Review: A Private Hotel for Gentle Ladies by Ellen Cooney


A Private Hotel for Gentle LadiesA Private Hotel for Gentle Ladies by Ellen Cooney
My rating: 4 of 5 stars

This is the fourth book I've read on my 2013 TBR Pile Challenge, which is comprised of books I've been meaning to read but hadn't gotten around to. Once again, I'm shaking my head at myself, wondering why I'd waited so long.

In this case, the answer is that, on its surface, this is another "cheating book." The action is sparked when Charlotte Heath, a headstrong young wife recovers from a long illness to discover her husband kissing another woman. She runs away to Boston, where she holes up in the Beechmont, which is not a fine hotel for upright citizens at all, but a place where the ladies' physical needs are serviced by male staff members.

Ellen Cooney taught Creative Writing one semester at the University of Maine at Farmington, and I was lucky enough to be in her class. She'd asked me to come read to her students at MIT, but I'd needed an operation during the week I would've taken her up on her invitation. My acquaintance with Ms. Cooney certainly makes me more tolerant of certain literary conventions I wouldn't put up with by other writers. But I also think I'd be missing out on some lovely writing.

Charlotte is far from the perfect narrator. She isn't an unreliable narrator, but she is unworldly, uninterested in current events, and indecisive. She keeps her secrets, even from the reader, and makes decisions based on fleeting emotions. She has an appreciation for Shakespeare beyond that of her stuffy in-laws, but she's no scholar, and she gets as caught up in the romanticism as any high school student.

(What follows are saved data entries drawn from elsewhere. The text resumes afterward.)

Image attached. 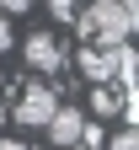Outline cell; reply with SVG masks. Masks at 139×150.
I'll list each match as a JSON object with an SVG mask.
<instances>
[{
  "mask_svg": "<svg viewBox=\"0 0 139 150\" xmlns=\"http://www.w3.org/2000/svg\"><path fill=\"white\" fill-rule=\"evenodd\" d=\"M139 0H86L75 11V27L86 32V43H128V32L139 22Z\"/></svg>",
  "mask_w": 139,
  "mask_h": 150,
  "instance_id": "cell-1",
  "label": "cell"
},
{
  "mask_svg": "<svg viewBox=\"0 0 139 150\" xmlns=\"http://www.w3.org/2000/svg\"><path fill=\"white\" fill-rule=\"evenodd\" d=\"M54 107H59V91L48 81H22V97H16V123L22 129H43Z\"/></svg>",
  "mask_w": 139,
  "mask_h": 150,
  "instance_id": "cell-2",
  "label": "cell"
},
{
  "mask_svg": "<svg viewBox=\"0 0 139 150\" xmlns=\"http://www.w3.org/2000/svg\"><path fill=\"white\" fill-rule=\"evenodd\" d=\"M118 48L123 43H86L80 54H75V64H80V75L96 86V81H118Z\"/></svg>",
  "mask_w": 139,
  "mask_h": 150,
  "instance_id": "cell-3",
  "label": "cell"
},
{
  "mask_svg": "<svg viewBox=\"0 0 139 150\" xmlns=\"http://www.w3.org/2000/svg\"><path fill=\"white\" fill-rule=\"evenodd\" d=\"M22 59H27L32 70L54 75V70H64V43H59L54 32H32V38H27V48H22Z\"/></svg>",
  "mask_w": 139,
  "mask_h": 150,
  "instance_id": "cell-4",
  "label": "cell"
},
{
  "mask_svg": "<svg viewBox=\"0 0 139 150\" xmlns=\"http://www.w3.org/2000/svg\"><path fill=\"white\" fill-rule=\"evenodd\" d=\"M80 123H86V112H80V107L59 102V107L48 112V123H43V129H48V139H54V145H75V139H80Z\"/></svg>",
  "mask_w": 139,
  "mask_h": 150,
  "instance_id": "cell-5",
  "label": "cell"
},
{
  "mask_svg": "<svg viewBox=\"0 0 139 150\" xmlns=\"http://www.w3.org/2000/svg\"><path fill=\"white\" fill-rule=\"evenodd\" d=\"M91 107L102 112V118H112V112L123 107V91H118L112 81H96V86H91Z\"/></svg>",
  "mask_w": 139,
  "mask_h": 150,
  "instance_id": "cell-6",
  "label": "cell"
},
{
  "mask_svg": "<svg viewBox=\"0 0 139 150\" xmlns=\"http://www.w3.org/2000/svg\"><path fill=\"white\" fill-rule=\"evenodd\" d=\"M86 0H48V11L59 16V22H75V11H80Z\"/></svg>",
  "mask_w": 139,
  "mask_h": 150,
  "instance_id": "cell-7",
  "label": "cell"
},
{
  "mask_svg": "<svg viewBox=\"0 0 139 150\" xmlns=\"http://www.w3.org/2000/svg\"><path fill=\"white\" fill-rule=\"evenodd\" d=\"M102 139H107V134H102L96 123H80V145H86V150H102Z\"/></svg>",
  "mask_w": 139,
  "mask_h": 150,
  "instance_id": "cell-8",
  "label": "cell"
},
{
  "mask_svg": "<svg viewBox=\"0 0 139 150\" xmlns=\"http://www.w3.org/2000/svg\"><path fill=\"white\" fill-rule=\"evenodd\" d=\"M107 150H139V134H134V123L123 129V134H112V145Z\"/></svg>",
  "mask_w": 139,
  "mask_h": 150,
  "instance_id": "cell-9",
  "label": "cell"
},
{
  "mask_svg": "<svg viewBox=\"0 0 139 150\" xmlns=\"http://www.w3.org/2000/svg\"><path fill=\"white\" fill-rule=\"evenodd\" d=\"M0 54H11V22L0 16Z\"/></svg>",
  "mask_w": 139,
  "mask_h": 150,
  "instance_id": "cell-10",
  "label": "cell"
},
{
  "mask_svg": "<svg viewBox=\"0 0 139 150\" xmlns=\"http://www.w3.org/2000/svg\"><path fill=\"white\" fill-rule=\"evenodd\" d=\"M0 11H32V0H0Z\"/></svg>",
  "mask_w": 139,
  "mask_h": 150,
  "instance_id": "cell-11",
  "label": "cell"
},
{
  "mask_svg": "<svg viewBox=\"0 0 139 150\" xmlns=\"http://www.w3.org/2000/svg\"><path fill=\"white\" fill-rule=\"evenodd\" d=\"M0 150H27V139H0Z\"/></svg>",
  "mask_w": 139,
  "mask_h": 150,
  "instance_id": "cell-12",
  "label": "cell"
},
{
  "mask_svg": "<svg viewBox=\"0 0 139 150\" xmlns=\"http://www.w3.org/2000/svg\"><path fill=\"white\" fill-rule=\"evenodd\" d=\"M59 150H86V145H80V139H75V145H59Z\"/></svg>",
  "mask_w": 139,
  "mask_h": 150,
  "instance_id": "cell-13",
  "label": "cell"
},
{
  "mask_svg": "<svg viewBox=\"0 0 139 150\" xmlns=\"http://www.w3.org/2000/svg\"><path fill=\"white\" fill-rule=\"evenodd\" d=\"M0 129H6V102H0Z\"/></svg>",
  "mask_w": 139,
  "mask_h": 150,
  "instance_id": "cell-14",
  "label": "cell"
}]
</instances>
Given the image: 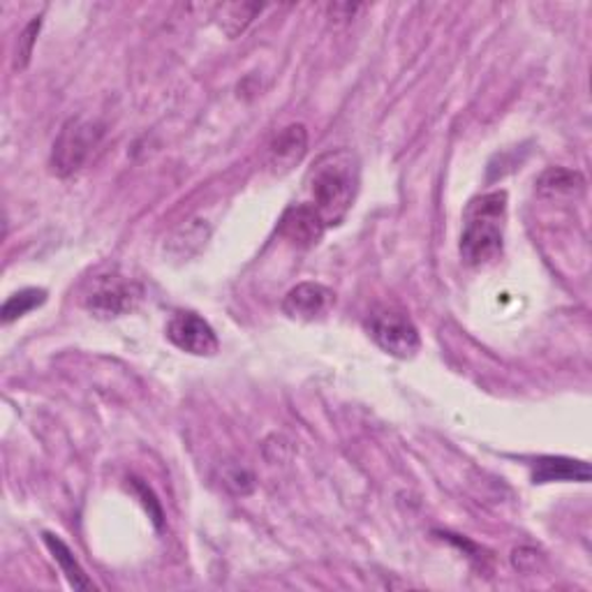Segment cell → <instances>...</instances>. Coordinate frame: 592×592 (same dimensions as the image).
Returning a JSON list of instances; mask_svg holds the SVG:
<instances>
[{
  "instance_id": "cell-15",
  "label": "cell",
  "mask_w": 592,
  "mask_h": 592,
  "mask_svg": "<svg viewBox=\"0 0 592 592\" xmlns=\"http://www.w3.org/2000/svg\"><path fill=\"white\" fill-rule=\"evenodd\" d=\"M223 481H225V487L236 496H248L255 489L253 474L241 466H227L223 472Z\"/></svg>"
},
{
  "instance_id": "cell-5",
  "label": "cell",
  "mask_w": 592,
  "mask_h": 592,
  "mask_svg": "<svg viewBox=\"0 0 592 592\" xmlns=\"http://www.w3.org/2000/svg\"><path fill=\"white\" fill-rule=\"evenodd\" d=\"M142 285L123 276H100L91 283L84 296V306L100 319L123 317L142 302Z\"/></svg>"
},
{
  "instance_id": "cell-6",
  "label": "cell",
  "mask_w": 592,
  "mask_h": 592,
  "mask_svg": "<svg viewBox=\"0 0 592 592\" xmlns=\"http://www.w3.org/2000/svg\"><path fill=\"white\" fill-rule=\"evenodd\" d=\"M167 338L183 353L195 357H213L221 347L213 327L197 313H176L167 325Z\"/></svg>"
},
{
  "instance_id": "cell-7",
  "label": "cell",
  "mask_w": 592,
  "mask_h": 592,
  "mask_svg": "<svg viewBox=\"0 0 592 592\" xmlns=\"http://www.w3.org/2000/svg\"><path fill=\"white\" fill-rule=\"evenodd\" d=\"M327 223L321 218L319 211L308 204H292L278 223V234L287 238L296 248H313L319 244V238L327 232Z\"/></svg>"
},
{
  "instance_id": "cell-2",
  "label": "cell",
  "mask_w": 592,
  "mask_h": 592,
  "mask_svg": "<svg viewBox=\"0 0 592 592\" xmlns=\"http://www.w3.org/2000/svg\"><path fill=\"white\" fill-rule=\"evenodd\" d=\"M507 195L489 193L470 202L461 234V257L468 266H483L502 253Z\"/></svg>"
},
{
  "instance_id": "cell-14",
  "label": "cell",
  "mask_w": 592,
  "mask_h": 592,
  "mask_svg": "<svg viewBox=\"0 0 592 592\" xmlns=\"http://www.w3.org/2000/svg\"><path fill=\"white\" fill-rule=\"evenodd\" d=\"M47 302V292L38 289V287H29V289H21L17 294H12L10 299L3 304V321L10 325V321L29 315L31 310H35L38 306H42Z\"/></svg>"
},
{
  "instance_id": "cell-1",
  "label": "cell",
  "mask_w": 592,
  "mask_h": 592,
  "mask_svg": "<svg viewBox=\"0 0 592 592\" xmlns=\"http://www.w3.org/2000/svg\"><path fill=\"white\" fill-rule=\"evenodd\" d=\"M357 160L355 155L340 149L321 155L310 167L306 176L308 204H313L327 227L338 225L347 211L353 208L355 193H357Z\"/></svg>"
},
{
  "instance_id": "cell-4",
  "label": "cell",
  "mask_w": 592,
  "mask_h": 592,
  "mask_svg": "<svg viewBox=\"0 0 592 592\" xmlns=\"http://www.w3.org/2000/svg\"><path fill=\"white\" fill-rule=\"evenodd\" d=\"M368 334L378 343V347L396 359H412L421 347L417 327L412 325L408 313L400 308L385 306L375 310L368 319Z\"/></svg>"
},
{
  "instance_id": "cell-12",
  "label": "cell",
  "mask_w": 592,
  "mask_h": 592,
  "mask_svg": "<svg viewBox=\"0 0 592 592\" xmlns=\"http://www.w3.org/2000/svg\"><path fill=\"white\" fill-rule=\"evenodd\" d=\"M262 10L264 6L259 3H223L215 8V21L227 38H238Z\"/></svg>"
},
{
  "instance_id": "cell-16",
  "label": "cell",
  "mask_w": 592,
  "mask_h": 592,
  "mask_svg": "<svg viewBox=\"0 0 592 592\" xmlns=\"http://www.w3.org/2000/svg\"><path fill=\"white\" fill-rule=\"evenodd\" d=\"M40 17H35L29 25H25V31H23V35L19 38V61H17V65L19 68H25V65H29V61H31V57H33V44H35V38H38V31H40Z\"/></svg>"
},
{
  "instance_id": "cell-13",
  "label": "cell",
  "mask_w": 592,
  "mask_h": 592,
  "mask_svg": "<svg viewBox=\"0 0 592 592\" xmlns=\"http://www.w3.org/2000/svg\"><path fill=\"white\" fill-rule=\"evenodd\" d=\"M44 544L49 547L53 560L59 562V568L63 570V574L68 576V581H70L72 588H79V590H91V588H93V583L89 581V576L84 574V570L79 568V562L74 560L72 551L59 540L57 534H49V532H47V534H44Z\"/></svg>"
},
{
  "instance_id": "cell-10",
  "label": "cell",
  "mask_w": 592,
  "mask_h": 592,
  "mask_svg": "<svg viewBox=\"0 0 592 592\" xmlns=\"http://www.w3.org/2000/svg\"><path fill=\"white\" fill-rule=\"evenodd\" d=\"M534 483L549 481H590V466L574 459H562V456H542L534 461L532 470Z\"/></svg>"
},
{
  "instance_id": "cell-8",
  "label": "cell",
  "mask_w": 592,
  "mask_h": 592,
  "mask_svg": "<svg viewBox=\"0 0 592 592\" xmlns=\"http://www.w3.org/2000/svg\"><path fill=\"white\" fill-rule=\"evenodd\" d=\"M334 302L336 296L329 287L319 283H302L287 292V296L283 299V310L292 319L313 321L321 315H327Z\"/></svg>"
},
{
  "instance_id": "cell-11",
  "label": "cell",
  "mask_w": 592,
  "mask_h": 592,
  "mask_svg": "<svg viewBox=\"0 0 592 592\" xmlns=\"http://www.w3.org/2000/svg\"><path fill=\"white\" fill-rule=\"evenodd\" d=\"M537 191L547 197H576L585 191V178L572 170L551 167L537 181Z\"/></svg>"
},
{
  "instance_id": "cell-3",
  "label": "cell",
  "mask_w": 592,
  "mask_h": 592,
  "mask_svg": "<svg viewBox=\"0 0 592 592\" xmlns=\"http://www.w3.org/2000/svg\"><path fill=\"white\" fill-rule=\"evenodd\" d=\"M102 137V125L93 119L76 116L70 119L51 149V170L57 176H72L74 172L82 170V165L89 160L91 151L98 146Z\"/></svg>"
},
{
  "instance_id": "cell-9",
  "label": "cell",
  "mask_w": 592,
  "mask_h": 592,
  "mask_svg": "<svg viewBox=\"0 0 592 592\" xmlns=\"http://www.w3.org/2000/svg\"><path fill=\"white\" fill-rule=\"evenodd\" d=\"M308 151V130L302 123H292L283 127L274 142L268 144V167L274 174H287L302 163Z\"/></svg>"
}]
</instances>
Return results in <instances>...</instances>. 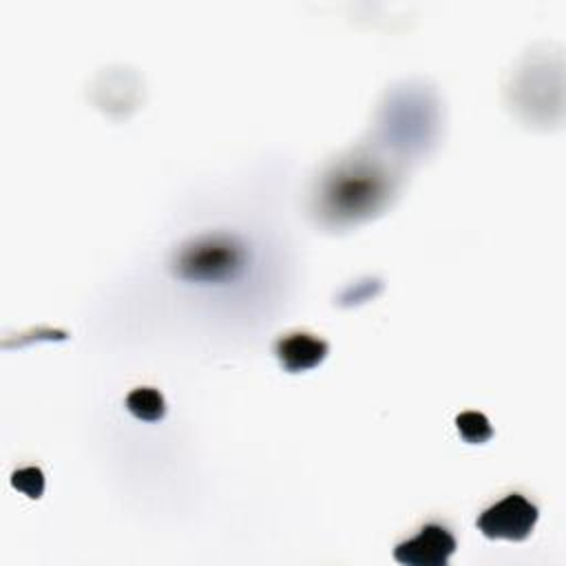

A reader might get to the ending with no idea as to why she makes the decision she does. I know, but not in any way I can vocalize. It's in the spaces between, in the things she doesn't articulate. It's in what she values, and where she can get what she needs. I didn't need her explanation of why she decides what she does, but some readers might. Some readers might vehemently disagree with her decision, too. I doubt I'd've done the same, in her place, but then, I'm living over a century later, aren't I?

This is the sort of historical fiction that couldn't have taken place, but that might have. Not the details; I've never heard of a counterpart to the Beechmont, nor of the baby races detailed in one chapter late in the book. But Charlotte Heath may have existed, she may have fled her husband for the very reason she does in the book, and she may have stepped on a very similar path, once. The people inhabiting this book feel flawed and human and like they really could've existed in that time period.

I enjoyed this book, and, while I usually like to be in a perspective character's head a bit more, I thought it was used to good effect. I didn't expect the ending I got, and I can see where it turned off other readers. But, after I slept on it, it seemed like the ending this story required.